- Required work -
A) Answer these questions from the passage on French election coverage:
(i) What share of French voters is said to be undecided?
(ii) Which outlet is credited with one of the best roundups of the current standing?
(iii) Which two newspapers are cited for more on the anti-Putin protests?
B) Reproduce part of the passage on French election coverage word for word. Begin at the words "There’ll no doubt" and stop after "than previously thought?".

- Passage shown -
— Begin —

The clock’s ticking, it’s still very tight, and deals are being proposed left, right and centre, important issues are being avoided, and the English language press is struggling to explain it all (and sometimes being deconstructed in the process – even the usually reliable Economist and Financial Times).
One of the best roundups of the current standing I’ve seen is over at Deutsche Welle, which stresses again just how utterly unpredictable the whole situation is (once again, a reminder: as many as 42% of French voters have supposedly not made up their minds, and polling for French elections is in addition extremely unreliable – making Nicholas Sarkozy’s apparent 3 to 6 point lead over Segolene Royal, and her 5 to 6 point lead over Francois Bayrou, well within the margin for error…). The Independent is also surprisingly good, in the first of a series of reports they’ll be running on the elections this week.
There’ll no doubt be more from me on this as the week progresses, and likely also on the rather paltry anti-Putin protests in Russia, if they continue. There could be something more than I’m currently expecting behind the things, after all (more from the Washington Post and New York Times). Maybe Berezovsky has more support in Russia than previously thought?

— End —

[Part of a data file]

— Begin —

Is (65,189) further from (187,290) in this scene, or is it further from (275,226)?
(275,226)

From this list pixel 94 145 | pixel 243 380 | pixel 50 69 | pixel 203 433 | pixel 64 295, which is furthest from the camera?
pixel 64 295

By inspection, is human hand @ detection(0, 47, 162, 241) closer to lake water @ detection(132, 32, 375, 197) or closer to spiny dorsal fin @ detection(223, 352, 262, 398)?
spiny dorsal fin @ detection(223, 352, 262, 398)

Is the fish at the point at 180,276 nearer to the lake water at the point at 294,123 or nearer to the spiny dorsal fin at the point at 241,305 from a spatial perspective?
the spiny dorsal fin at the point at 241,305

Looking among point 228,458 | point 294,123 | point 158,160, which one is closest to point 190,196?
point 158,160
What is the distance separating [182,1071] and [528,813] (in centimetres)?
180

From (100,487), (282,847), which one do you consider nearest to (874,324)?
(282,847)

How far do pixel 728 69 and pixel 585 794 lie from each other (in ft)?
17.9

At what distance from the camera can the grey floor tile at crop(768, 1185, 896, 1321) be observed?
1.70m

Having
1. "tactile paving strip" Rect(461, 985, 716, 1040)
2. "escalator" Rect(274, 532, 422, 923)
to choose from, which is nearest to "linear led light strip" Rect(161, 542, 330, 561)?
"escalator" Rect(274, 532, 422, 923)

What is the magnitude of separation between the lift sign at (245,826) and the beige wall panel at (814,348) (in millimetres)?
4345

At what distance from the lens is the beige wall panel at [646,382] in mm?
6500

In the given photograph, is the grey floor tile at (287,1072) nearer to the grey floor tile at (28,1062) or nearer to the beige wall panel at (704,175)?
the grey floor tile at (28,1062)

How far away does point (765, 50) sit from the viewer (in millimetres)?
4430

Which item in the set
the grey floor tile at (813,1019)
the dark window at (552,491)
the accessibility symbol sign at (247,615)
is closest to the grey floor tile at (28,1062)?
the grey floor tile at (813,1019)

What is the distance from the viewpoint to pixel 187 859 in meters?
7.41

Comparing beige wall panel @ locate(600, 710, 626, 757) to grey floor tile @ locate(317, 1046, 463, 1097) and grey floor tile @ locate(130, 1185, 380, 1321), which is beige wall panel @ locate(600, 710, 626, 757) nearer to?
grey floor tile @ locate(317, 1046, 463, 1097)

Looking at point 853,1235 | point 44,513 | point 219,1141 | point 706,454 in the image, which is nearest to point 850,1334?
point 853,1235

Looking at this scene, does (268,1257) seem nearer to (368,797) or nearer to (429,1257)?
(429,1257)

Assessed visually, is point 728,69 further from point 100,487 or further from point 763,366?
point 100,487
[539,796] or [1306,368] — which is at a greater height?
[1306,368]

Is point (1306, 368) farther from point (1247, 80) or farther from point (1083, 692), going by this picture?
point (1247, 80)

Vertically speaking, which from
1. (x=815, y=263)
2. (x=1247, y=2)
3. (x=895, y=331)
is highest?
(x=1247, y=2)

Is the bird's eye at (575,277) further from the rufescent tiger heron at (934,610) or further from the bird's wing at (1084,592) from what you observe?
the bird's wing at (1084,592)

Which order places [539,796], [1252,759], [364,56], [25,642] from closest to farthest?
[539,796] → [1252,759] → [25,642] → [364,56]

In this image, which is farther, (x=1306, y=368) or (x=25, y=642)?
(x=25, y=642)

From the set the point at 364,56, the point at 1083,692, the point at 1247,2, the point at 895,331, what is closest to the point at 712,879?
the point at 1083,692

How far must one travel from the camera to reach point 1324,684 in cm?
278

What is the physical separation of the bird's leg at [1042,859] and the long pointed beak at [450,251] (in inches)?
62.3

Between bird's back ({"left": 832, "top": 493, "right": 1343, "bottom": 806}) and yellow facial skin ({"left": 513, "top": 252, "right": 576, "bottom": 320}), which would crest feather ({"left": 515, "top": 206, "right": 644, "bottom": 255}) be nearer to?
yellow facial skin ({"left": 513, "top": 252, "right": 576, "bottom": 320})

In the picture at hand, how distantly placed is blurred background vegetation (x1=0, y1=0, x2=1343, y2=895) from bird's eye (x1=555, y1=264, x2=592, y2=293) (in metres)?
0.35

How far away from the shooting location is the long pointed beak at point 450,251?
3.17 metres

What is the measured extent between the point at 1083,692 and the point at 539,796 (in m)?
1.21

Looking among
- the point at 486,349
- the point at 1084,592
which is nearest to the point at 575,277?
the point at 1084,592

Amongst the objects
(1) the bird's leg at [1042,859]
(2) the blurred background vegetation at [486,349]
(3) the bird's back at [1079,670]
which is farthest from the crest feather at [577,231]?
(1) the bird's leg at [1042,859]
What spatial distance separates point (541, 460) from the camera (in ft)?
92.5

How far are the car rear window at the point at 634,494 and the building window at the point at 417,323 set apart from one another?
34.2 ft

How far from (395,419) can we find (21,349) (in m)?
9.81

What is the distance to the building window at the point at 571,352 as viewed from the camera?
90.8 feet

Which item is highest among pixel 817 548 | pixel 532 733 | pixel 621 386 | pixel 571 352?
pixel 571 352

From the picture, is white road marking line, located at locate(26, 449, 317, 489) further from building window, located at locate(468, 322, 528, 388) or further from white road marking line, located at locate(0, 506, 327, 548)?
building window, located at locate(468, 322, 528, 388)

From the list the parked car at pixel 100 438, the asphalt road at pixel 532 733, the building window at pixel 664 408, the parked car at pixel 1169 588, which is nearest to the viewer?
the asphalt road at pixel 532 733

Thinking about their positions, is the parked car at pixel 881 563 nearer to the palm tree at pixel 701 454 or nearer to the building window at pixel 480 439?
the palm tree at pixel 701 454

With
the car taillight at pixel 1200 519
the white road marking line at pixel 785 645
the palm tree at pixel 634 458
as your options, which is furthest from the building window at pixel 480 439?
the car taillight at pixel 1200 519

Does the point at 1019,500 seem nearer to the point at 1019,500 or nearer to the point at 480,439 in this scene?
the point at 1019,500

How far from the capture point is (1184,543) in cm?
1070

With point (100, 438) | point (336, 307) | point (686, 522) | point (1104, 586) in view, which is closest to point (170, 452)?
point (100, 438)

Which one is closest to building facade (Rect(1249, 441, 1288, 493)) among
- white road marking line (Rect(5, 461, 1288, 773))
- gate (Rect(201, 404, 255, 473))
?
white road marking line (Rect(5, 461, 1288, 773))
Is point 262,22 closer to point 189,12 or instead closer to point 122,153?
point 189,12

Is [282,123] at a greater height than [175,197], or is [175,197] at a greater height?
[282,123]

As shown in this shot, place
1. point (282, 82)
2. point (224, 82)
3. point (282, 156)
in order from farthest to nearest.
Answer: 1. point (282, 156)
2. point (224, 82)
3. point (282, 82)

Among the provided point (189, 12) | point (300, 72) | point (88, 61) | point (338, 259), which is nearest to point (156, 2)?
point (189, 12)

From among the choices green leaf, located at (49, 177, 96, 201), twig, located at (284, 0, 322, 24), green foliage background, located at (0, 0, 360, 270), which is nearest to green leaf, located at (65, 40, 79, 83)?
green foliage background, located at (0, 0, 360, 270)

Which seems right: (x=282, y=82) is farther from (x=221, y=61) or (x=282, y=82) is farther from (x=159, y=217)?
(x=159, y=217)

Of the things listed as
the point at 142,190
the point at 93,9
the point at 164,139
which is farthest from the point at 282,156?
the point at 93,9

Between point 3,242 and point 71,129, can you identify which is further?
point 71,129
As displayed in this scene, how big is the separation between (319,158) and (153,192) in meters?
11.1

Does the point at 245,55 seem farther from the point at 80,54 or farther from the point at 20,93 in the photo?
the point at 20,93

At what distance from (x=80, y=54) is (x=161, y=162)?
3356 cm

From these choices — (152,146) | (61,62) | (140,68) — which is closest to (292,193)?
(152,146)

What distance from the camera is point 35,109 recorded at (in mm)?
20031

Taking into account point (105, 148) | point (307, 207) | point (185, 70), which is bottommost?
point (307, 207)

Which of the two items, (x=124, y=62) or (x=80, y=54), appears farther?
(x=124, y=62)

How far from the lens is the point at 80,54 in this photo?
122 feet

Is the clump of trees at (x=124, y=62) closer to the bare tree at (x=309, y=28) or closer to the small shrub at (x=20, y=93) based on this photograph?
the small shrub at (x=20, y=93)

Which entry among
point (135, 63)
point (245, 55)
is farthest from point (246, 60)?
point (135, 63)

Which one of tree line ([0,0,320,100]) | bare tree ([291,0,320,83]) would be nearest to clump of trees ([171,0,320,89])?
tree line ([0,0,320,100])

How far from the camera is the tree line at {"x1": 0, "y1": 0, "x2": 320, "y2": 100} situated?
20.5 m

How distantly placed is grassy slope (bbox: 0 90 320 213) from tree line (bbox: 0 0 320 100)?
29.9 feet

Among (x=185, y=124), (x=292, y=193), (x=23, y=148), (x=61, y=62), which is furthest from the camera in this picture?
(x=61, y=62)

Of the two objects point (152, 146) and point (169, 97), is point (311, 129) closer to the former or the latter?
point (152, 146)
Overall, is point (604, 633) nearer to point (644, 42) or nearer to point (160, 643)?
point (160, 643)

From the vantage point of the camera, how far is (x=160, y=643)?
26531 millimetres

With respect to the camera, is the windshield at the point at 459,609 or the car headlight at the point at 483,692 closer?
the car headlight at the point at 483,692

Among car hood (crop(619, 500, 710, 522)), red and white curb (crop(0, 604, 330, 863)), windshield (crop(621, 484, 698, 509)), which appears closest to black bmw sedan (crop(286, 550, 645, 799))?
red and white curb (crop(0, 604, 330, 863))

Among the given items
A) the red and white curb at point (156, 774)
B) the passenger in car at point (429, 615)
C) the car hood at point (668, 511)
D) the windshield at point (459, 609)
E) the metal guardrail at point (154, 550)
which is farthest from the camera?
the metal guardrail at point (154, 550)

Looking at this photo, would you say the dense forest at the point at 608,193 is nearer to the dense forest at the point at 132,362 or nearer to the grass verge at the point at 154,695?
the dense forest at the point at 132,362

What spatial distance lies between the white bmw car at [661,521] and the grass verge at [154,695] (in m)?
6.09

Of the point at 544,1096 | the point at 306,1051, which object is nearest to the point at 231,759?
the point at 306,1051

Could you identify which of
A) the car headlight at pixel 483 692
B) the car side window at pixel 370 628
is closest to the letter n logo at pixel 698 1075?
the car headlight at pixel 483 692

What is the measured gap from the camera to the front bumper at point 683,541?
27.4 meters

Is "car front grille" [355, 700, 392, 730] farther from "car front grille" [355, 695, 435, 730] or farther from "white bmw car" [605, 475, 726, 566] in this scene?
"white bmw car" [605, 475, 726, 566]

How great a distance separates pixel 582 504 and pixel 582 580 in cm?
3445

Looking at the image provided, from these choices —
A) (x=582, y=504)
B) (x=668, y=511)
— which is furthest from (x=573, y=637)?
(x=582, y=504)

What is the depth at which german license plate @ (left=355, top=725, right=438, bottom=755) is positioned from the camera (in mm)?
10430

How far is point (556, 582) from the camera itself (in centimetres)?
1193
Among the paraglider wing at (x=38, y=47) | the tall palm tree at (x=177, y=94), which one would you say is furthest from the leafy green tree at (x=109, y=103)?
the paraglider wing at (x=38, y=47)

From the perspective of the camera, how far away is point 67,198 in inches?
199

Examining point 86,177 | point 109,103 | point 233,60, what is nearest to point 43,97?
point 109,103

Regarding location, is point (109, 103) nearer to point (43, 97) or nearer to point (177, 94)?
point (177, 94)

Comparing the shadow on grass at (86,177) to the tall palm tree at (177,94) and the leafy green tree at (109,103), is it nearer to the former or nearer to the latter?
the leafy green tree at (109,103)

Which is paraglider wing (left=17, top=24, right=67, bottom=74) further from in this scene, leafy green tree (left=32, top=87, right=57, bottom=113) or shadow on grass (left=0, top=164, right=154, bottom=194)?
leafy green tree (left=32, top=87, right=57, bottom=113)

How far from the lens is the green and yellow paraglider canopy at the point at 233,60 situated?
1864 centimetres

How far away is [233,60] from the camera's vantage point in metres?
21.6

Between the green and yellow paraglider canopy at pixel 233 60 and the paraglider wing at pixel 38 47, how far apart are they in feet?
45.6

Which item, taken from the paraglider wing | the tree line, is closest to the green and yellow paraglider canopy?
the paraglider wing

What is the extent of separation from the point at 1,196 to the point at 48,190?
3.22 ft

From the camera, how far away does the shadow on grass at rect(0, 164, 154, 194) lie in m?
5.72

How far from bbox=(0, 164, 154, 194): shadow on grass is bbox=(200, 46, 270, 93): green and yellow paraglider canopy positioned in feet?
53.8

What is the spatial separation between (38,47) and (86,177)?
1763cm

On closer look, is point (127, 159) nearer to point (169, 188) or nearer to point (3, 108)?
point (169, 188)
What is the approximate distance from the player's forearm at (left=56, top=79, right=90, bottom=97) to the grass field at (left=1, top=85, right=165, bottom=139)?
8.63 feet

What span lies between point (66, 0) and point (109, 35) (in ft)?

— End —

- Exercise solutions -
A)
(i) As many as 42%.
(ii) Deutsche Welle.
(iii) The Washington Post and the New York Times.

B)
There’ll no doubt be more from me on this as the week progresses, and likely also on the rather paltry anti-Putin protests in Russia, if they continue. There could be something more than I’m currently expecting behind the things, after all (more from the Washington Post and New York Times). Maybe Berezovsky has more support in Russia than previously thought?